Saturday, January 06, 2007

new year, new hope, new spirit?

happy new year!
hope it would be a bright year blessed with happiness, health and prosperity to everyone. and less disasters, please..

been doing nothing really important since the last few days of 2006, which i spent the old and new at home, sleeping, instead of going to blowfish. but seriously, no regrets. perhaps i knew that i won't enjoy the crowd that much anymore, that's why going to kapuk island was a better option. but still, you can say that it's sad. well, mom's at megamendung and dad's definitely don't really care that much about this festive season and c wasn't around, so i was that lazy to do anything.

tell you the truth, i suspected myself that i need combantrin (is the spelling correct?) cos i really really was very lazy to do anything. all i did on the last day of 2006 and the first day of 2007 was eat and sleep all day. i meant 2 days. and the last time i took that tablets was perhaps a year ago. and i was always hungry too. well, i know i'm always hungry but this was different.
anyway, still in holiday mood this whole week although things started to resume on the second day of 2007 but lots of people are still on their leave until next week, that would be in 2 days time.

To do:
a. Answer these from the post:
(i) Where was the writer's mom over the holiday?
(ii) What did the writer do on the last day of 2006 and the first day of 2007?
(iii) About how long ago did the writer last take the tablets?
b. Copy out the part of the post that begins with the words containing "hope it would" and ends with "that lazy to do anything.".

Given information:

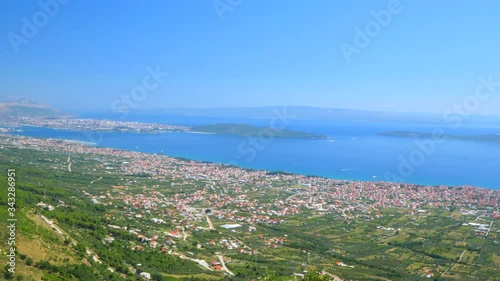 View at small mediterranean coastal town Kastela Stafilic in suburb of town Split, Croatia Europe. Mediterranean town Kastela Croatia. Beautiful coastal towns in Croatia. Airport of Split. photo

Responses for each task:
a.
(i) At Megamendung.
(ii) Ate and slept all day.
(iii) Perhaps a year ago.

b.
hope it would be a bright year blessed with happiness, health and prosperity to everyone. and less disasters, please..

been doing nothing really important since the last few days of 2006, which i spent the old and new at home, sleeping, instead of going to blowfish. but seriously, no regrets. perhaps i knew that i won't enjoy the crowd that much anymore, that's why going to kapuk island was a better option. but still, you can say that it's sad. well, mom's at megamendung and dad's definitely don't really care that much about this festive season and c wasn't around, so i was that lazy to do anything.